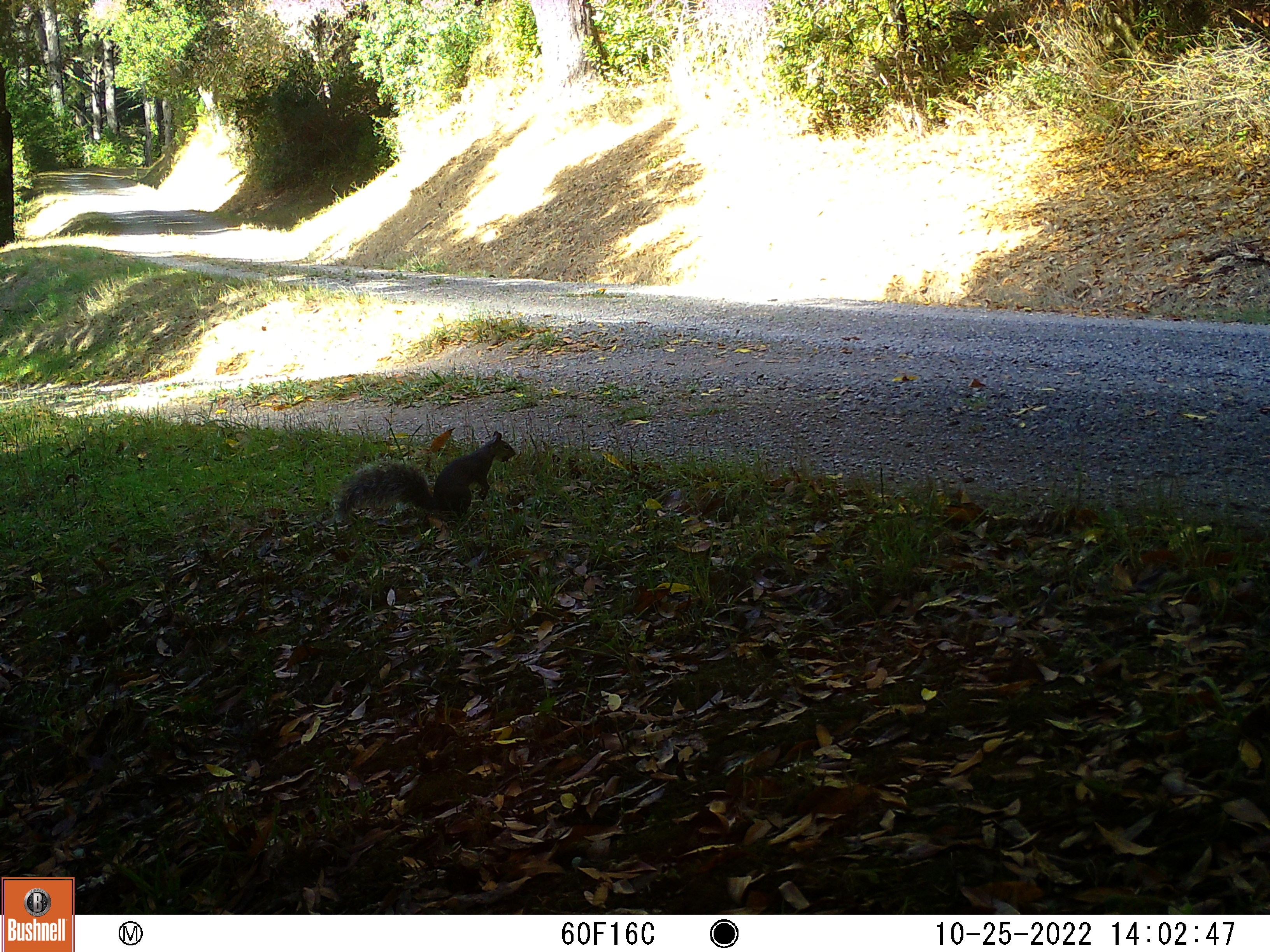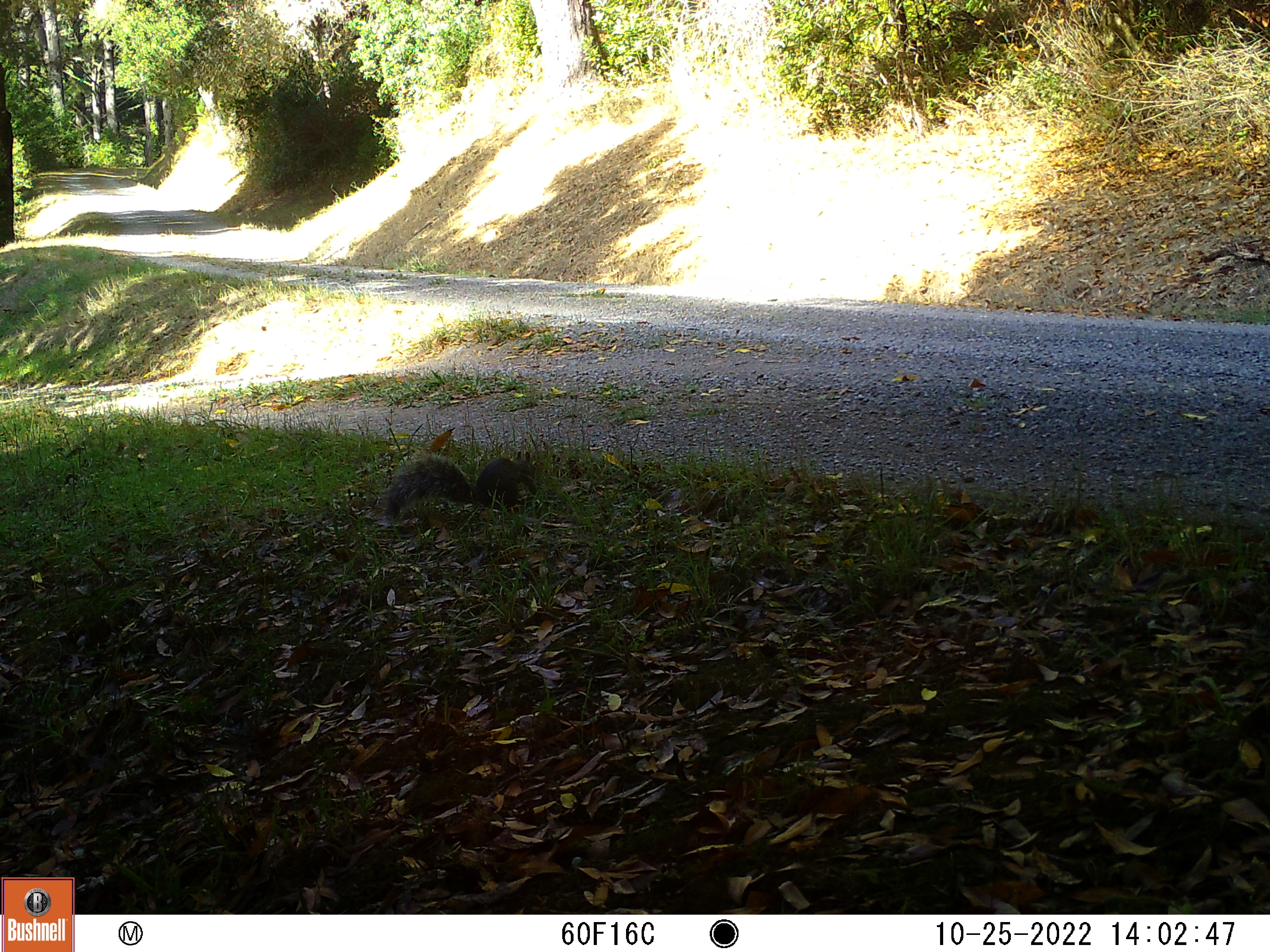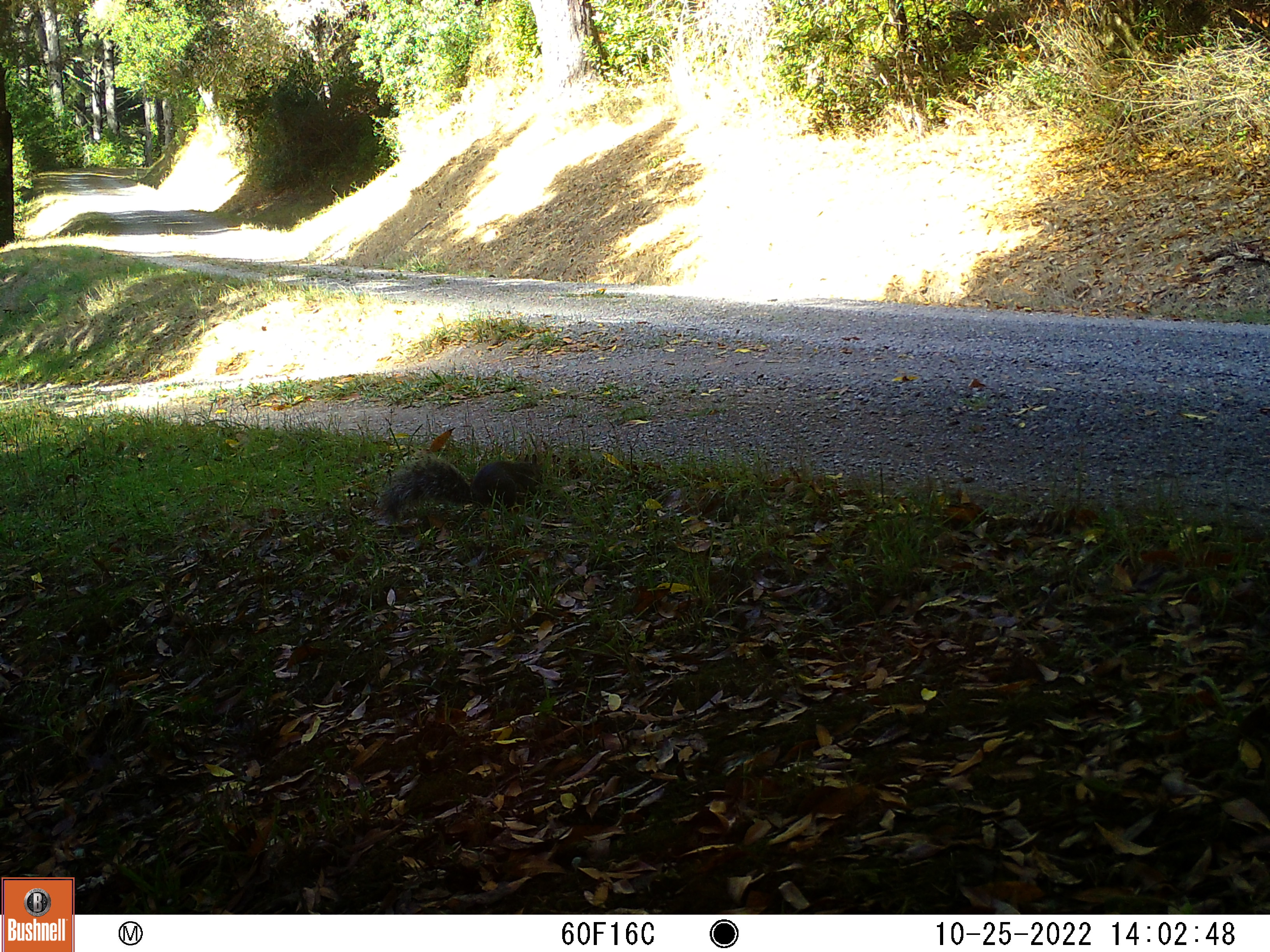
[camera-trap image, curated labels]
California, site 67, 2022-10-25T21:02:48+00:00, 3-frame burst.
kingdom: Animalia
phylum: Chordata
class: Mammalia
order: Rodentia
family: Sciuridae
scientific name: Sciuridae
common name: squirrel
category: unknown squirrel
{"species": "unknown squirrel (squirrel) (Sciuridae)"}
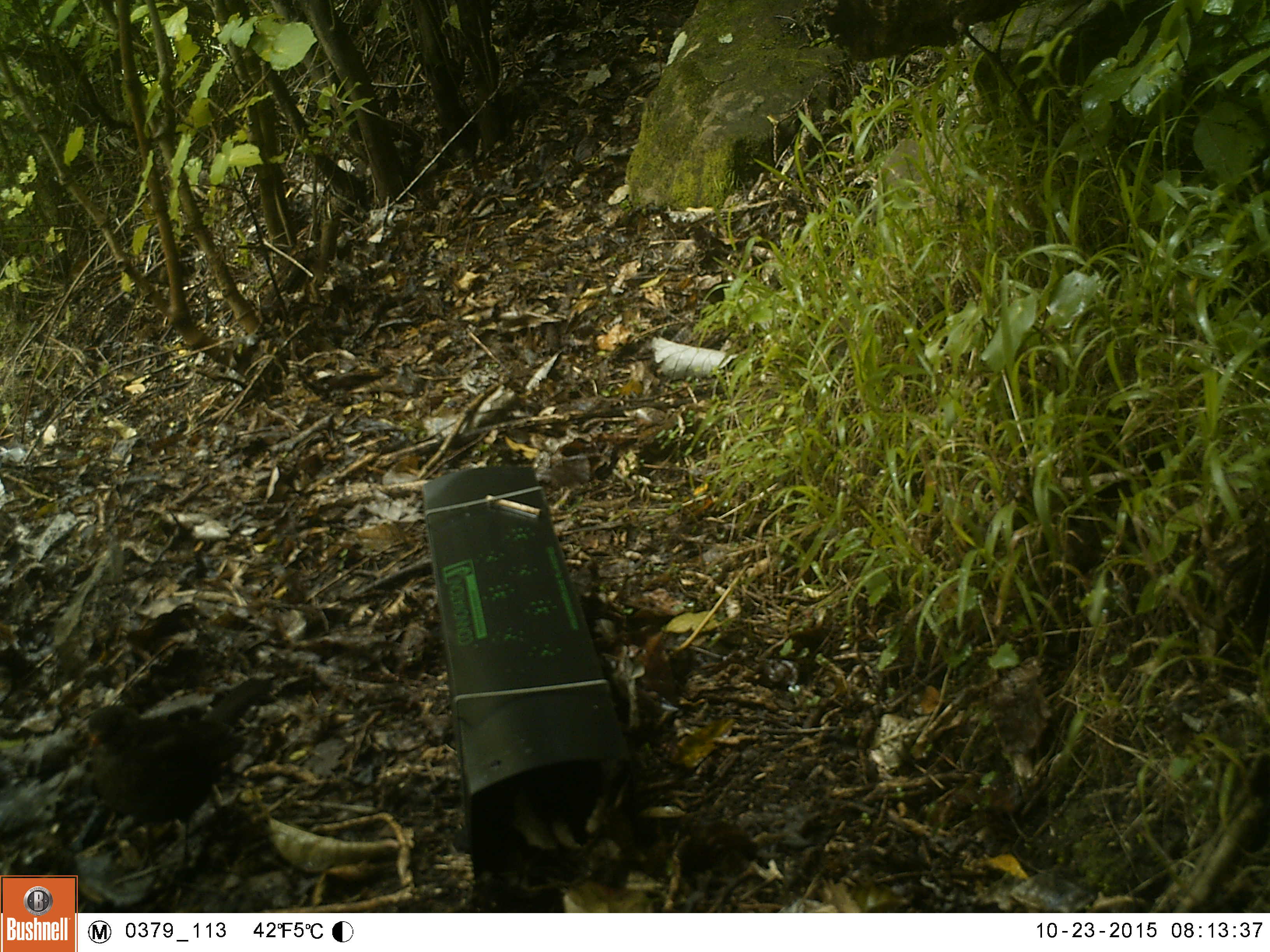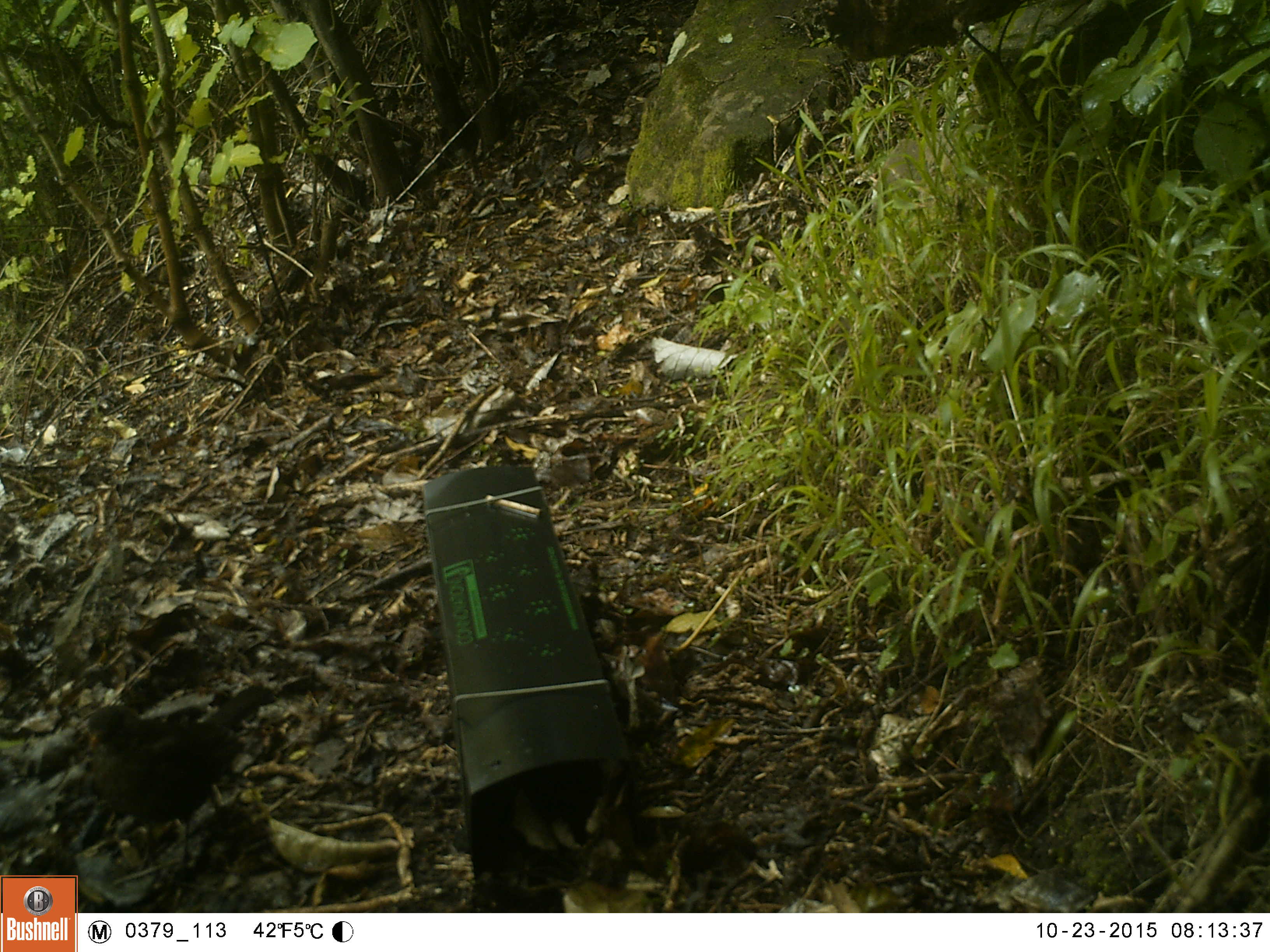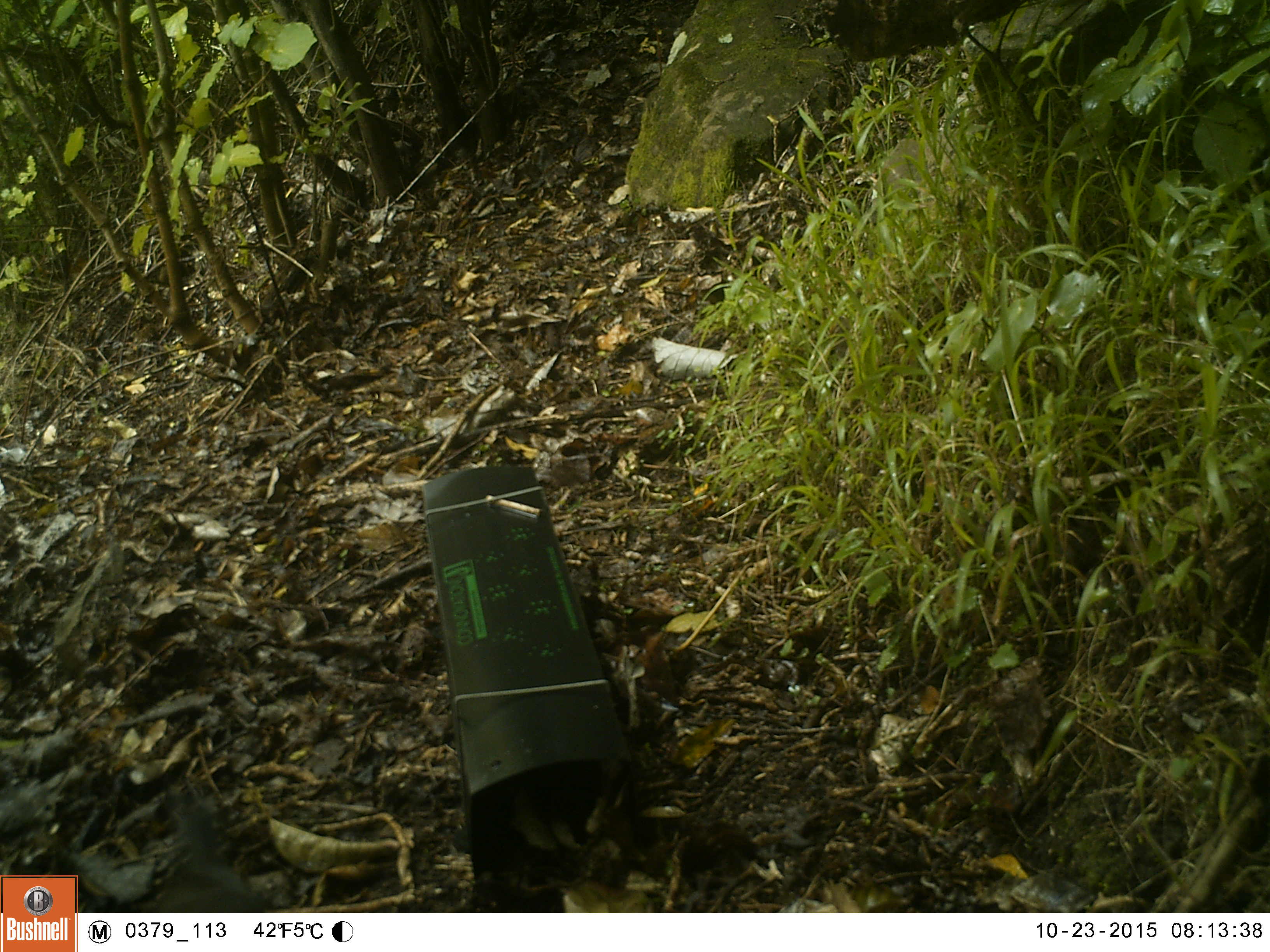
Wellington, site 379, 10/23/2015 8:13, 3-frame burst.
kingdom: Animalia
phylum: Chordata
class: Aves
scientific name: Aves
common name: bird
--
*What you will do*.
Your job is to copy each entry exactly as written; the pictures do not go in.

*Exercise output*.
[camera-trap image, curated labels]
California, site 67, 2022-10-25T21:02:48+00:00, 3-frame burst.
kingdom: Animalia
phylum: Chordata
class: Mammalia
order: Rodentia
family: Sciuridae
scientific name: Sciuridae
common name: squirrel
category: unknown squirrel
{"species": "unknown squirrel (squirrel) (Sciuridae)"}
Wellington, site 379, 10/23/2015 8:13, 3-frame burst.
kingdom: Animalia
phylum: Chordata
class: Aves
scientific name: Aves
common name: bird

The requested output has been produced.